**Page text:**
★ ★ ★ ★ ★ ★ ★

By Madison Van Oort | August 8, 2023
“If you make any mistakes, you can just push this button,” the employee training me on the cash register said. Almost immediately, our manager interjected, “You know we track that, right?” The employee’s eyes grew wide in distress.
From Amazon warehouse associates to white-collar tech employees, workers in nearly every sector are now subject to digital surveillance by their employers. While this seemingly “limitless” surveillance impacts people across the economic ladder, its harms are compounded for already marginalized workers.
A report by the Institute for Public Policy Research finds non-unionized women and Black women are 52% more likely to experience worker surveillance.
This means employees in the retail industry are especially at risk. According to the US Census Bureau, women, Black, and Latinx workers are overrepresented in retail, and just 5% of the sector is unionized.
In my recently-released book, Worn Out: How Retailers Surveil and Exploit Workers in the Digital Age and How Workers Are Fighting Back, I explore worker surveillance in the fast-fashion retail industry, which includes but is not limited to Zara, H&M, and Forever 21. To do this, I worked undercover at two fast-fashion retailers, interviewed fast-fashion retail workers around the country, attended retail industry conferences, and volunteered with a retail workers’ center.
I learned this sector relies on a vast array of digital technologies to produce, circulate, and sell more trendy, cheap clothing faster than ever. The impact on store associates and other frontline workers is profound. Automated scheduling software creates unpredictable part-time schedules, daily tasks have intensified, and employee behavior is tracked in ways both visible (like biometric time-clocks that require staff to clock-in and out with their fingerprints) and invisible (like point-of-sale analytic systems that claim to identify “high risk” stores and cashiers). One associate I interviewed aptly remarked that these systems and practices of surveillance create “psychic noise.” While bolstering retailers’ bottom lines, these tools make the work and lives of frontline staff even more stressful.
The Stop Spying Bosses Act
Legislation proposed in early February by Senators Bob Casey (D-PA), Cory Booker (D-NJ) and Brian Schatz (D-HI) aims to put the brakes on worker surveillance. The one-pager for this proposed legislation, called the “Stop Spying Bosses Act” says, “data collection, workplace surveillance, and automated decision systems imperil workers’ autonomy, dignity, and, in some cases, their health and safety.”
This bill is significant given that few restrictions currently exist to limit worker monitoring even as surveillance technology capabilities are increasing at unprecedented rates.

★ ★ ★ ★ ★ ★ ★

**Dataset extract:**
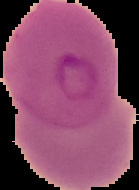
Malaria status: parasitized. From a thin blood smear. Image is 139×190 pixels. Cell region segmented out of the field of view; the surrounding area is masked to black.State which cell type is depicted.
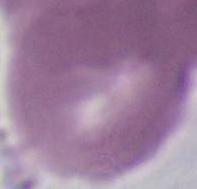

★ ★ ★ ★ ★ ★ ★

**Requirement:** Copy the article on worker surveillance from the words "From Amazon warehouse" through the words "sector is unionized.", substituting "vulnerable" for every "marginalized".

**Worked answer:**
From Amazon warehouse associates to white-collar tech employees, workers in nearly every sector are now subject to digital surveillance by their employers. While this seemingly “limitless” surveillance impacts people across the economic ladder, its harms are compounded for already vulnerable workers.
A report by the Institute for Public Policy Research finds non-unionized women and Black women are 52% more likely to experience worker surveillance.
This means employees in the retail industry are especially at risk. According to the US Census Bureau, women, Black, and Latinx workers are overrepresented in retail, and just 5% of the sector is unionized.